Friends, if you are here today and have not proclaimed Him as the Lord of your life, know that one day, you will proclaim Him as lord of the universe. Everything in heaven, in hell, and in the world belongs to Him already, whether you know it, whether you acknowledge it now or not. One day every knee will bow and every tongue confess that Jesus Christ is Lord.

If you have never responded to His gospel, I pray that you do so today. We will have a time of invitation in just a little while for those that are here that have not already turned their lives over to Jesus. That would be the best way for you to respond to this time of Christmas celebration.

But how should we as Christians respond to this?


“If then there is any encouragement in Christ, if any consolation of love, if any fellowship with the Spirit, if any affection and mercy, fulfill my joy by thinking the same way, having the same love, sharing the same feelings, focusing on one goal. Do nothing out of rivalry or conceit, but in humility consider others as more important than yourselves. Everyone should look out not only for their own interests, but also for the interests of others. Make your own attitude that of Christ Jesus.”

Paul is writing this letter to the Christians at Philippi as a practical guide for them. He is telling them to have the attitude of Jesus. Jesus humbled Himself and came to us in love. He was constantly giving of Himself for those around Him. He did nothing to glorify Himself, but was selfless, giving to others all that He could.

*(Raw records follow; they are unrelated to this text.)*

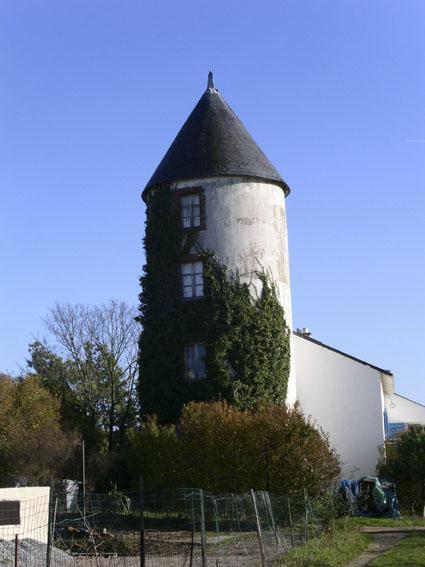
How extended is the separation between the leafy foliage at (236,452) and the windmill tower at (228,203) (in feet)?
14.2

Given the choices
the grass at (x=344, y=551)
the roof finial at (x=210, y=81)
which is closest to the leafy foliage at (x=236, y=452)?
the grass at (x=344, y=551)

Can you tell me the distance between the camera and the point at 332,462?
103 feet

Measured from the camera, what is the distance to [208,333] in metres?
38.1

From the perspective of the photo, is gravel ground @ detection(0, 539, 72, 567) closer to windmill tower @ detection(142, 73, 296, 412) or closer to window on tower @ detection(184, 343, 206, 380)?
window on tower @ detection(184, 343, 206, 380)

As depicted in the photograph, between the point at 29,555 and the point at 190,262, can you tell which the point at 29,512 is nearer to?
the point at 29,555

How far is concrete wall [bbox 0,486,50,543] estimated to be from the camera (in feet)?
79.0

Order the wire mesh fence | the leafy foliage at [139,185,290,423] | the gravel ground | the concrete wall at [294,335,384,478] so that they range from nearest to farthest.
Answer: the gravel ground → the wire mesh fence → the leafy foliage at [139,185,290,423] → the concrete wall at [294,335,384,478]

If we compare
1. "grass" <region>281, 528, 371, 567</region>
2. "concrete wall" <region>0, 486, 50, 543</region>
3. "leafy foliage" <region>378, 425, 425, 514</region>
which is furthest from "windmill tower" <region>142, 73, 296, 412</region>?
"grass" <region>281, 528, 371, 567</region>

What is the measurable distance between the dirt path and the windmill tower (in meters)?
11.1

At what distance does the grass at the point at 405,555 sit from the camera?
19672 millimetres

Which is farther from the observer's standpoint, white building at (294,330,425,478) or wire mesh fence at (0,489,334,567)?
white building at (294,330,425,478)

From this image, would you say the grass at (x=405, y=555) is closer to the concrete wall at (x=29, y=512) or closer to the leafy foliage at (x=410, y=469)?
the concrete wall at (x=29, y=512)

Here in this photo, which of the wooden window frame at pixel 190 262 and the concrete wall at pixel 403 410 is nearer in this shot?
the wooden window frame at pixel 190 262

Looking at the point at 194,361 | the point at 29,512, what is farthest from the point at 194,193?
the point at 29,512
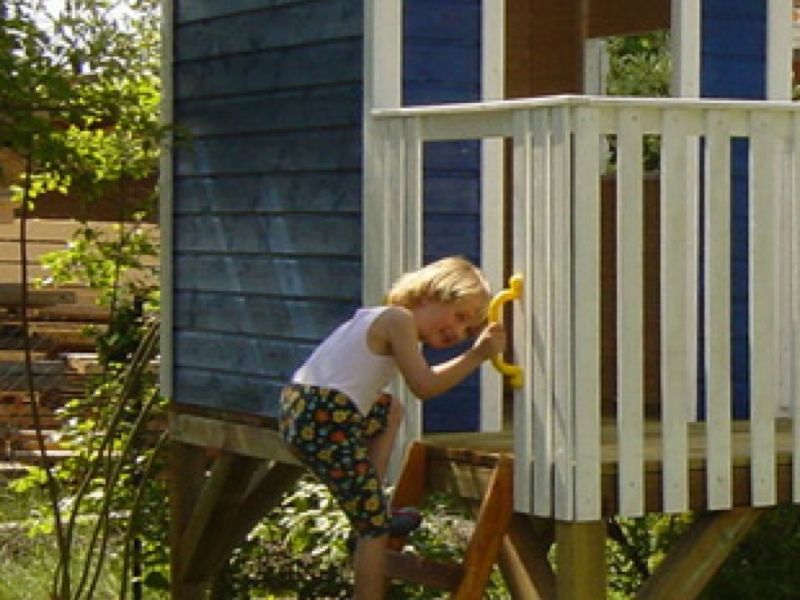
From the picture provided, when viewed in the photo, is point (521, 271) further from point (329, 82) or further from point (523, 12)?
point (523, 12)

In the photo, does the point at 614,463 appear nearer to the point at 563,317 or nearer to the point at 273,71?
the point at 563,317

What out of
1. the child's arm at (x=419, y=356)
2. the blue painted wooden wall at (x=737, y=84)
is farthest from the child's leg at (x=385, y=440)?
the blue painted wooden wall at (x=737, y=84)

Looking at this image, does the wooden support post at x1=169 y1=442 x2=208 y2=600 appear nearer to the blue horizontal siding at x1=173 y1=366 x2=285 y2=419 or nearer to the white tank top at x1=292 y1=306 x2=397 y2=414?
the blue horizontal siding at x1=173 y1=366 x2=285 y2=419

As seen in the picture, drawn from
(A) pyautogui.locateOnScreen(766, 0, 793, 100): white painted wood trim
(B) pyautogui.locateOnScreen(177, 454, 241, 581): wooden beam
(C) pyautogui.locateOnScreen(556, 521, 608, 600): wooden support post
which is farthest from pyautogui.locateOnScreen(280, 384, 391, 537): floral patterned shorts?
(B) pyautogui.locateOnScreen(177, 454, 241, 581): wooden beam

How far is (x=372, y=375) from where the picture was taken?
7504mm

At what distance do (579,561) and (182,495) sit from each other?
3.80 meters

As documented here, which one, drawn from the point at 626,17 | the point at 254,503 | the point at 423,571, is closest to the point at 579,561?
the point at 423,571

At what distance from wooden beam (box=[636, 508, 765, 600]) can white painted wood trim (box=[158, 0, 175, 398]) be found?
3.22 metres

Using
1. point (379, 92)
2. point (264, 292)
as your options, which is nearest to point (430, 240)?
point (379, 92)

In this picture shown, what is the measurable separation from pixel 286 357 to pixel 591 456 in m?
2.25

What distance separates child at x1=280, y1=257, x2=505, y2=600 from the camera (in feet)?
24.4

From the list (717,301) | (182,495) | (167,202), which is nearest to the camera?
(717,301)

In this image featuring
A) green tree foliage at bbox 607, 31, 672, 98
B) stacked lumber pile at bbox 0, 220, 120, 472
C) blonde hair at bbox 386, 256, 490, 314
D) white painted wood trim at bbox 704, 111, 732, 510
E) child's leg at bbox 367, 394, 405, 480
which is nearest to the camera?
blonde hair at bbox 386, 256, 490, 314

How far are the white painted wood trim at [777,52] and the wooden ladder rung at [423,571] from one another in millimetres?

Christmas is a time of giving in response to the gift God gave to us in Jesus. It is a time of joy and a time of love. It is a time when people want to be together with loved ones. Christmas is a time of unity. As Christians, we should live as if every day is Christmas. We should celebrate the gift God gave to us, and we should be one in the fellowship of the Spirit. We should show mercy and grace to each other and to those for whom Jesus died. We should have an attitude like that of Christ, who humiliated Himself by becoming a man, living as a servant, and dying on the cross.


Jesus came to change the world, and He did. No longer are we “in sin and error pining.” We are no longer living in a time of darkness, awaiting the light. Instead, we are rejoicing in the salvation Jesus brought to us. We celebrate Christmas because it marks the night when God came to be with us. It truly is a holy night.

Truly He taught us to love one another;

His law is love and His gospel is peace.

Chains shall He break for the slave is our brother;

And in His name all oppression shall cease.

Sweet hymns of joy in grateful chorus raise we,

Let all within us praise His holy name.

Christ is the Lord! O praise His Name forever,

His power and glory evermore proclaim.

His power and glory evermore proclaim.